Technical outlook: Nifty surpassed a record 17,000 last month, but with strong economic data, the goal is to climb to the 18,000 level by the end of the year. The outlook for the month remains positive, although we may see some correction throughout this bull market, mainly due to concerns about high valuations. Looking at the technicals, September has an immediate resistance at 17600 and a big resistance at the 18000 level. There is immediate support at the 16700 level and great support at the 16200 level. Nifty50’s RSI is around 77, indicating it’s close to the overbought zone.
global outlook
Although the global market outlook remains positive, investors are cautious as delta variant cases are on the rise. The U.S. economy continues to grow at a healthy pace, and the chairman of the U.S. Federal Reserve said at its meeting last Friday that the rise in inflation is likely to be temporary and will continue to monitor the situation closely. repeated to do The Eurozone continued to grow at a strong pace in August and is expected to continue this month, though it may slow down slightly, mainly due to disruptions in his supply chains. Indicators point to a slowdown in China’s economy, with rising infections, new restrictions on movement, supply chain bottlenecks and natural disasters. The outlook remains bright, although some consolidation and minor setbacks are likely.
GOLD Outlook
The gold market is trading flat and corrected in August. Gold in August he stayed in the 47,000-48,000 range. The depreciation of the dollar against the rupee could affect gold rates, reflecting the drop in gold prices in the domestic market since the dollar-to-rupee conversion improved. Gold has been underperforming since mid-2020 due to a strong uptrend in the stock market. There is no big trend and it could be flat for now.
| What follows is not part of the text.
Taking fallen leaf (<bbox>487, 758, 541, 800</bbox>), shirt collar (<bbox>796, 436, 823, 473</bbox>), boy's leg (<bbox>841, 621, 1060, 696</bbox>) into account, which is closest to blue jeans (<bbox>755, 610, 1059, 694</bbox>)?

What should the customer do?
We said in our past market outlook that the market was displaying stretched valuations, but the trend is positive. The market has seen a lot of movement, resulting in a staggering return since his fall of March 2020 due to the pandemic. Now it’s worth mentioning the theory of reflexivity to explain this move a bit. Reflexivity in economics is the theory that there is a feedback loop in which investor perceptions affect economic fundamentals, which in turn change investor perceptions. Reflexivity theory states that investors do not make decisions based on reality, but rather on their perception of reality. This process is self-reinforcing and tends toward imbalances, where prices become increasingly detached from reality. George Soros famously formulated the general theory of reflexivity that markets always react to extreme ups and downs, explaining cycles of booms and busts. However, theory has its limits and cannot time market tops and bottoms. Investors should always follow a disciplined approach to investing and follow a prudent asset allocation process.